:: Selected excerpt ::

Object.defineProperty(String.prototype, "codePointCount", {
    get() { return [...this].length }
})
"🇨🇦".codePointCount // 2
"n̈".codePointCount // 2
"é".codePointCount // 1
"é".normalize("NFD").codePointCount // 2

I believe that most developers need such a method and property to get the number of codePoints in a string.

For what purposes do “most developers” need the number of code points?

# Claude Pache (2 months ago)

Le 8 août 2019 à 11:07, fanerge <fanerge at qq.com> a écrit :

There are many such requirements in a real development scenario, such as how many characters are allowed to be entered by the user, which is something we should consider not in Unicode for Basic Multilingual Plane.

I have cases where I want to limit the length of user input, for which purpose I just use <input maxlength>, although it gives inconsistent results across the three browsers I have tested: two of them limit the number of UTF-16 code units, one of them limits the number of grapheme clusters (and none of them limit the number of code points).

In fact, for my purpose, I have no reason to impose a limit for a precise number of code points (as opposed to other possible definitions of “length” such as UTF-16 code units or grapheme clusters). Technically, I am usually limited by the size of a column in the database, for which the “size” corresponds typically to the number of bytes in a UTF-8 encoded string. From a user point-of-view, the number of “characters” is better approximated by the number of grapheme clusters. None of those two notions of “length” correspond to the number of code points.

# Tab Atkins Jr. (2 months ago)

:: Task ::
Can you rewrite the discussion of counting code points between "I believe that" and "Basic Multilingual Plane.", inclusive, with "developers" changed to "programmers"?

:: Listed entries ::
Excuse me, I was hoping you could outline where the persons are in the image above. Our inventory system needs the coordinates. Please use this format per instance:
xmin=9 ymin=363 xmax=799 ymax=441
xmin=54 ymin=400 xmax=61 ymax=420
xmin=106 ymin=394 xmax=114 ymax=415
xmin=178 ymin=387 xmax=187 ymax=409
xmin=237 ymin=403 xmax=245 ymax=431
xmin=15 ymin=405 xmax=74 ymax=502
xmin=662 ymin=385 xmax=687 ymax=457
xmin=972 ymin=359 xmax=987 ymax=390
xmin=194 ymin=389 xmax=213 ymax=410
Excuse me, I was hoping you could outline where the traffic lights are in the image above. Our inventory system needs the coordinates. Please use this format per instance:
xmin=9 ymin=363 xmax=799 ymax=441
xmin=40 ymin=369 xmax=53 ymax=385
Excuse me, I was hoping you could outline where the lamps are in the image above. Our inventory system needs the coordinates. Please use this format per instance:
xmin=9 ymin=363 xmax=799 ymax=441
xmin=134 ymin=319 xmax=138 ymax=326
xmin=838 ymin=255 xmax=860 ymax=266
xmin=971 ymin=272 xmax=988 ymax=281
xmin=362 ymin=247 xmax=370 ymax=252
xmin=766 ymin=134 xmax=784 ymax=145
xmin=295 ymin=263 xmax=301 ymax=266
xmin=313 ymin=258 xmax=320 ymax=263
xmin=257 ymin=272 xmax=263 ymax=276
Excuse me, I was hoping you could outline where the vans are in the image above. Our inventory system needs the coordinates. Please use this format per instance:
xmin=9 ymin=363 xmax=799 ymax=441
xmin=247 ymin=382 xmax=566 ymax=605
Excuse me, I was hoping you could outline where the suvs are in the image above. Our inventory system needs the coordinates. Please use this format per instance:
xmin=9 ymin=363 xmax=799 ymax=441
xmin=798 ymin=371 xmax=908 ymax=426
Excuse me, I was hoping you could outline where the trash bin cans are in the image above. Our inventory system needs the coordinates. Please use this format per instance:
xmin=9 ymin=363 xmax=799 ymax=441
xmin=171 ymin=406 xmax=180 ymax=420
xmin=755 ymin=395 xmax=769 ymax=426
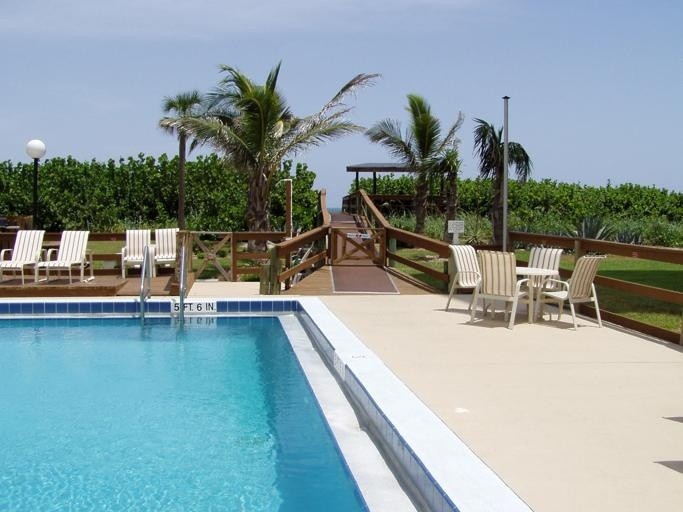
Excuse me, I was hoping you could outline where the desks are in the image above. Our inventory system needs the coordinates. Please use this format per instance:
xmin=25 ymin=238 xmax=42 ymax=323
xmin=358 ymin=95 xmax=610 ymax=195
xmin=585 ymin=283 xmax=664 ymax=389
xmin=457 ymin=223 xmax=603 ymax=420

:: Solution below ::
I believe that most programmers need such a method and property to get the number of codePoints in a string.

For what purposes do “most programmers” need the number of code points?

# Claude Pache (2 months ago)

Le 8 août 2019 à 11:07, fanerge <fanerge at qq.com> a écrit :

There are many such requirements in a real development scenario, such as how many characters are allowed to be entered by the user, which is something we should consider not in Unicode for Basic Multilingual Plane.